Artista argentino de nascimento e iguaçuense por escolha deixou contribuição marcante para a identidade cultural da região de fronteira
O artista plástico Miguel Hachen morreu na manhã desta sexta-feira (28), em Foz do Iguaçu. Argentino de nascimento, Hachen construiu ao longo de décadas uma trajetória ligada à cultura, à identidade e à história do município e da região de fronteira.
Criador do movimento Neoguarani, o artista desenvolveu uma linguagem própria, marcada por referências à ancestralidade, à cultura guarani, à natureza e às características do território da Tríplice Fronteira.
Entre as obras mais conhecidas de Miguel Hachen está o mural “A Lenda das Cataratas”, localizado na Praça da Paz, em Foz do Iguaçu. A obra reúne elementos da história e da mitologia regional e se tornou parte do patrimônio cultural e visual da cidade.

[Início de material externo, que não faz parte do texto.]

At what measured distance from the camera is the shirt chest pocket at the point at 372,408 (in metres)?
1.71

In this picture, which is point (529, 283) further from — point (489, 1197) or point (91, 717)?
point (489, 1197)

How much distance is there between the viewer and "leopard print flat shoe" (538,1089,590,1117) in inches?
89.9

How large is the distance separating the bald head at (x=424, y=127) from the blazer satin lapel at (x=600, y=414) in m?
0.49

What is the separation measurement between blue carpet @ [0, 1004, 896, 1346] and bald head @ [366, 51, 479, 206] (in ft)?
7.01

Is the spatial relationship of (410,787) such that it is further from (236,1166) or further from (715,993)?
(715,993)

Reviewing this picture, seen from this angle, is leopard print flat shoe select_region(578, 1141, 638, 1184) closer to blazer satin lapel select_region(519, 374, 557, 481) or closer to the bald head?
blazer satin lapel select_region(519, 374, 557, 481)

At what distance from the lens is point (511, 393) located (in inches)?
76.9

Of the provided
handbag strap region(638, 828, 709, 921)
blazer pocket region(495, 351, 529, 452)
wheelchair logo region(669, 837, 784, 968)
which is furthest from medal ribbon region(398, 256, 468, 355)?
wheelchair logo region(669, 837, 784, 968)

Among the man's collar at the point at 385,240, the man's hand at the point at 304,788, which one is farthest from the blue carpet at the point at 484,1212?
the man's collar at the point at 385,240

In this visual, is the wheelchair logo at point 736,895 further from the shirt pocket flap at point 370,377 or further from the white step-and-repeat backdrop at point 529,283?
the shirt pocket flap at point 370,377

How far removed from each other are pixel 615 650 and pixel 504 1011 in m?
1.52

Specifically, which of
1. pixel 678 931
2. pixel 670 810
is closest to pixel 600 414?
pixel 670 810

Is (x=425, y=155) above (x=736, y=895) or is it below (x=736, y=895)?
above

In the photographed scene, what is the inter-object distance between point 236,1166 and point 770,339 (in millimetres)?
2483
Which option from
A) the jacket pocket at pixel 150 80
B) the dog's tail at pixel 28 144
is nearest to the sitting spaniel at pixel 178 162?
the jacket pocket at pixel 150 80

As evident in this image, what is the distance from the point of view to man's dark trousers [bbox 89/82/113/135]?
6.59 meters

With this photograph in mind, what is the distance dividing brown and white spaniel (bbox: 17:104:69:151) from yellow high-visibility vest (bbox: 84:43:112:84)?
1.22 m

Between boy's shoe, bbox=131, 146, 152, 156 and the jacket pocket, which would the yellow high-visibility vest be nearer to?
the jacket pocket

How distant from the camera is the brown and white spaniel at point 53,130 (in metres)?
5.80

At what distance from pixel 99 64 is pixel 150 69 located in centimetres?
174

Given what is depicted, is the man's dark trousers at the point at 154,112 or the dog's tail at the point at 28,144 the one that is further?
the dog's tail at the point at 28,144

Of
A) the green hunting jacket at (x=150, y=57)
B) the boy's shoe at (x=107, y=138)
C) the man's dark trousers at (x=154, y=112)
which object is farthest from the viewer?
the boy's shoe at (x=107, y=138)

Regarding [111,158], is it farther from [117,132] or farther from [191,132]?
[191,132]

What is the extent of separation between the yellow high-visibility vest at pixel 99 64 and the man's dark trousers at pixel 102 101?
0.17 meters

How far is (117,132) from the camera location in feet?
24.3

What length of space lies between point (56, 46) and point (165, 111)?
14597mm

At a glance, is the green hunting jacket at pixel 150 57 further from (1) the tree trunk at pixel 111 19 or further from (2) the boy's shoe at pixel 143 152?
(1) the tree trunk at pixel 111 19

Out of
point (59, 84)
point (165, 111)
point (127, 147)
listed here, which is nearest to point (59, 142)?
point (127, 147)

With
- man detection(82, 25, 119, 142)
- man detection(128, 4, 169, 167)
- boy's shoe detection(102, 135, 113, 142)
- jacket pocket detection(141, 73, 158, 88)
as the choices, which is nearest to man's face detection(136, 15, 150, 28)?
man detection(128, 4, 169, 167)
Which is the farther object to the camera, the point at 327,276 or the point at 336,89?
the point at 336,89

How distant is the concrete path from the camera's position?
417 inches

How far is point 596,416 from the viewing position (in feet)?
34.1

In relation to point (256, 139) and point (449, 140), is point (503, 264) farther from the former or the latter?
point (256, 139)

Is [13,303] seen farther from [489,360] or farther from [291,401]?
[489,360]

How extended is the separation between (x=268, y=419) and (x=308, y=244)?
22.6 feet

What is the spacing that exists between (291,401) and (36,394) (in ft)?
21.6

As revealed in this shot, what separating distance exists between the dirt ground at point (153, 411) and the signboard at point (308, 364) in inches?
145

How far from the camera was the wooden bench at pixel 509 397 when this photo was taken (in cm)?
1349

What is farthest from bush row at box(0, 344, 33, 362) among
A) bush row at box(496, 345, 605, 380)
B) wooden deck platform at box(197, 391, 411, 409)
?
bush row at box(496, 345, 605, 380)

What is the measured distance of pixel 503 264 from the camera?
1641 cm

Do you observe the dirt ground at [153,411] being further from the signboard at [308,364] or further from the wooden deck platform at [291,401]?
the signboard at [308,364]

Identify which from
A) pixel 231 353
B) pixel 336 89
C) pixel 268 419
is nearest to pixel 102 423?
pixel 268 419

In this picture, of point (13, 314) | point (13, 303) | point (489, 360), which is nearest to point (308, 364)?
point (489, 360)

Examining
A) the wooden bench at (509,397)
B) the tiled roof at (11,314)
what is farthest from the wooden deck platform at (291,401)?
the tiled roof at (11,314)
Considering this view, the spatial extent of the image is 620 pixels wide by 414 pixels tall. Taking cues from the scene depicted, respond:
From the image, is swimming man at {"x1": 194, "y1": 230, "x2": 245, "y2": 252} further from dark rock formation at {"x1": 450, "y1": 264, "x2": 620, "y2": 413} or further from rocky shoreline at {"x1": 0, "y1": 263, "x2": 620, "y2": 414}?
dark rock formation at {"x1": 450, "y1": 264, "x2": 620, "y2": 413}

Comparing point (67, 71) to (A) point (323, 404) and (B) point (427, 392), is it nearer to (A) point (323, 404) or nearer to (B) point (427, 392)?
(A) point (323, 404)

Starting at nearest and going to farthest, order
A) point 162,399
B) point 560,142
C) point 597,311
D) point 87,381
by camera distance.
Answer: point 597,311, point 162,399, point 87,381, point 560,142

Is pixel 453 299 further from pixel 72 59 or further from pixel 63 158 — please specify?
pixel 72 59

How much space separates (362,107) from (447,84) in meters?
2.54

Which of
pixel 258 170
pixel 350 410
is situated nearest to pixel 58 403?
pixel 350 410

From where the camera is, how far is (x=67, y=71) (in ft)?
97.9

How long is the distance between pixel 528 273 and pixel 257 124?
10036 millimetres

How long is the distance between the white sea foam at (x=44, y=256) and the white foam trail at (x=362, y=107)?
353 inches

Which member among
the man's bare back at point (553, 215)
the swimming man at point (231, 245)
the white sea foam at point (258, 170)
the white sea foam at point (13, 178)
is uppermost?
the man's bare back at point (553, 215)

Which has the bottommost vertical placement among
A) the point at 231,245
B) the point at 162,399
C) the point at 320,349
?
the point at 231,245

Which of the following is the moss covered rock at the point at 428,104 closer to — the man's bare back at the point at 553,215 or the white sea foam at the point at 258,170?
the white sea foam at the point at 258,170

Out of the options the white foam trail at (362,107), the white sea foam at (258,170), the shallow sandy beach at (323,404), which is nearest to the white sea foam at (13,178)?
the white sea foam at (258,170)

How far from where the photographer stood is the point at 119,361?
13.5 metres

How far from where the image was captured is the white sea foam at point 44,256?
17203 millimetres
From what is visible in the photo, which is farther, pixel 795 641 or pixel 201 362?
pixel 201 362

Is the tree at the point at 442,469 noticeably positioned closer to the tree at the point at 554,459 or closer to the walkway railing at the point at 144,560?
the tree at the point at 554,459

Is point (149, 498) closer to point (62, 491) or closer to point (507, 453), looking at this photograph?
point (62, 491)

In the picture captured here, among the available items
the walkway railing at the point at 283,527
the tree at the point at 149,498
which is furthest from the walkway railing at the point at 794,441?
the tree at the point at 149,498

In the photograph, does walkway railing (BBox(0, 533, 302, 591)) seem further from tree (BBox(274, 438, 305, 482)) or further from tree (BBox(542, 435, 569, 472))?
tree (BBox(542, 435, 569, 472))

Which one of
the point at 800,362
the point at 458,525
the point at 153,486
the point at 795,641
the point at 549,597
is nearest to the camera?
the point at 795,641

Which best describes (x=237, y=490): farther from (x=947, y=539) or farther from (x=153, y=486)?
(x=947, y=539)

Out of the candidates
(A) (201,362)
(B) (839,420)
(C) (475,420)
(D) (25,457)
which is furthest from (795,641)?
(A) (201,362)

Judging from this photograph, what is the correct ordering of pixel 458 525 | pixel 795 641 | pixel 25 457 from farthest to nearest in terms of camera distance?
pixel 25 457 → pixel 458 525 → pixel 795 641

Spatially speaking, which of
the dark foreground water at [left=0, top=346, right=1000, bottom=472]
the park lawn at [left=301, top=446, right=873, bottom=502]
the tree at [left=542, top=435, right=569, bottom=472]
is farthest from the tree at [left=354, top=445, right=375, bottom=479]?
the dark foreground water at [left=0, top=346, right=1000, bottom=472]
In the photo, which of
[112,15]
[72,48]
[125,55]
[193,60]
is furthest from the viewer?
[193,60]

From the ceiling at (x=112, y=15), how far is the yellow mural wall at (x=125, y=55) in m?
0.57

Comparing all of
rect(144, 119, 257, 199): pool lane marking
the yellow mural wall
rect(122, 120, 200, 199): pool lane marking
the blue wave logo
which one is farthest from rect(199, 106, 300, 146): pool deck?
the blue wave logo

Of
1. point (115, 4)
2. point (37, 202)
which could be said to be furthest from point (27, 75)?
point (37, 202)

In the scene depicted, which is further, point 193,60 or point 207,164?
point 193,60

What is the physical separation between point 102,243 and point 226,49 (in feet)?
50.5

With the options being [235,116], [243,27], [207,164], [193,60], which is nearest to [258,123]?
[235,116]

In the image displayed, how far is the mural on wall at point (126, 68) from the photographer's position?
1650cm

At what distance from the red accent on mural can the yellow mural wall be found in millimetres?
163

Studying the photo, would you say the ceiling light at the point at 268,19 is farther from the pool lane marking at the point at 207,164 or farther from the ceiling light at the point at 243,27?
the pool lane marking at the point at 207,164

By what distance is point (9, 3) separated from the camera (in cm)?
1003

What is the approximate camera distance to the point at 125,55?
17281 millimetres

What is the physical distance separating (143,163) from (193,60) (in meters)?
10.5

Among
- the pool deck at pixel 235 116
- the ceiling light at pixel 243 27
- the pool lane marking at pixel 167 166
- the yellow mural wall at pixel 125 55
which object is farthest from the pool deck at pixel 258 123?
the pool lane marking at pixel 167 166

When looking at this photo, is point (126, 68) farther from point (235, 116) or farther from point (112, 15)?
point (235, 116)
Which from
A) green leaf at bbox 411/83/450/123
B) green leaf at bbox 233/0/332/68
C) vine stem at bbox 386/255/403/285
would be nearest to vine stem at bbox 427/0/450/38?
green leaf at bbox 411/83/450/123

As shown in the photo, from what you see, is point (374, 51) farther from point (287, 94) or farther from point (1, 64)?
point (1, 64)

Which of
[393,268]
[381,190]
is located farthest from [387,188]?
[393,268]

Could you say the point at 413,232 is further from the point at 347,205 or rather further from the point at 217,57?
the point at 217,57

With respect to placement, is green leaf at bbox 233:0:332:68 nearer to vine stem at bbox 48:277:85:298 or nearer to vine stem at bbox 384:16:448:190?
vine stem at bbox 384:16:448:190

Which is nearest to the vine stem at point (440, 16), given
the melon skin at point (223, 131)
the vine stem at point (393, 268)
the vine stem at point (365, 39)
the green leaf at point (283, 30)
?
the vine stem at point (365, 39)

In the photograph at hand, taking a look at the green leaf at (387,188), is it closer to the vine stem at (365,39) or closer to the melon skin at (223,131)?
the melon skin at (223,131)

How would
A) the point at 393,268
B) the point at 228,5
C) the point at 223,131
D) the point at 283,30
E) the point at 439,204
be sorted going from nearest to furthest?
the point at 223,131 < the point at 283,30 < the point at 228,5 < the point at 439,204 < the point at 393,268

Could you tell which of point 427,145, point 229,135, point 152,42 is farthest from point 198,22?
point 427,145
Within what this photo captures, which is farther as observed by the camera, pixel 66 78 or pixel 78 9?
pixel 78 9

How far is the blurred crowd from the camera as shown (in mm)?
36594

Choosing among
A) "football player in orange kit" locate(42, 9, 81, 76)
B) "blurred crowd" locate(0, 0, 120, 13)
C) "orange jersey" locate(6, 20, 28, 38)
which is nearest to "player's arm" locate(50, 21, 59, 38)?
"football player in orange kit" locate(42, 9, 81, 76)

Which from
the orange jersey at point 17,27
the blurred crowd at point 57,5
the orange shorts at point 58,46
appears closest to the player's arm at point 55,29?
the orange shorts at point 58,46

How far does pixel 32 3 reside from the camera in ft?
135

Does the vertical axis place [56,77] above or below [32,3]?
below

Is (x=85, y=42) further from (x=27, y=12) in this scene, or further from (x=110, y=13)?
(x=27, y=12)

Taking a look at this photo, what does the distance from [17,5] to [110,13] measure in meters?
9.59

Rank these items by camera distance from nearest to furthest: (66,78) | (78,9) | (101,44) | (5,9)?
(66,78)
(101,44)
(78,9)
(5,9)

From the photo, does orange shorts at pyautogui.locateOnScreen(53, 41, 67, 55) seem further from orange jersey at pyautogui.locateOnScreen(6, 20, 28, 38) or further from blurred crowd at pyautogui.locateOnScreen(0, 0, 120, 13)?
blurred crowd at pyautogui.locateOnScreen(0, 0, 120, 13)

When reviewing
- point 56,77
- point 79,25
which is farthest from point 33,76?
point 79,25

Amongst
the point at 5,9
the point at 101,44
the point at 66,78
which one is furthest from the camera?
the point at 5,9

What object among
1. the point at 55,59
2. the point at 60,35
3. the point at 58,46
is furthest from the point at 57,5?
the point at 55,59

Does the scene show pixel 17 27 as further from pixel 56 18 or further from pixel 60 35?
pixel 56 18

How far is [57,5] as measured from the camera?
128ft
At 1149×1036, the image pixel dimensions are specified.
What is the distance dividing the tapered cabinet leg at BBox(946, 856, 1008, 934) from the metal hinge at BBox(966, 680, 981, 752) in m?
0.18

A produção de Hachen também ultrapassou os limites do município e chegou a escolas, universidades e instituições de diferentes países. Uma de suas obras foi utilizada no Exame Nacional do Ensino Médio (Enem), levando sua produção artística a estudantes de todo o país.
Ao longo de sua carreira, Hachen retratou em suas obras aspectos relacionados às memórias, à ancestralidade e à diversidade cultural de Foz do Iguaçu, cidade marcada pela convivência entre diferentes povos e culturas.
Miguel Hachen deixa a esposa, Hermenegilda Guzmán, os filhos Facundo Arandu e Tiare Hachen, além de familiares, amigos e uma trajetória marcada pela produção artística e pela valorização da identidade cultural de Foz do Iguaçu.
O legado do artista permanece em diferentes espaços de Foz do Iguaçu e integra a memória cultural de uma cidade marcada pela fronteira, pela diversidade e pelo encontro de diferentes culturas.
Nota de pesar de Gilmar Piolla:
Adeus, Miguel Hachen
Miguel Hachen, o mais genial dos meus amigos, resolveu partir hoje de manhã sem se despedir.
Artista iguaçuense por escolha e pertencimento, argentino de nascimento e guarani por identidade afetiva, Miguel criou o movimento Neoguarani e deixou seu nome inscrito na história cultural de Foz do Iguaçu e desta região de fronteira.
Sua obra está espalhada pela cidade e pela memória de quem aprendeu a enxergar este território também pelas cores, pelos símbolos e pelas formas que ele criou. Entre seus trabalhos mais emblemáticos está o mural A Lenda das Cataratas, na Praça da Paz, uma obra que traduz em arte a mitologia, a natureza e a identidade deste lugar.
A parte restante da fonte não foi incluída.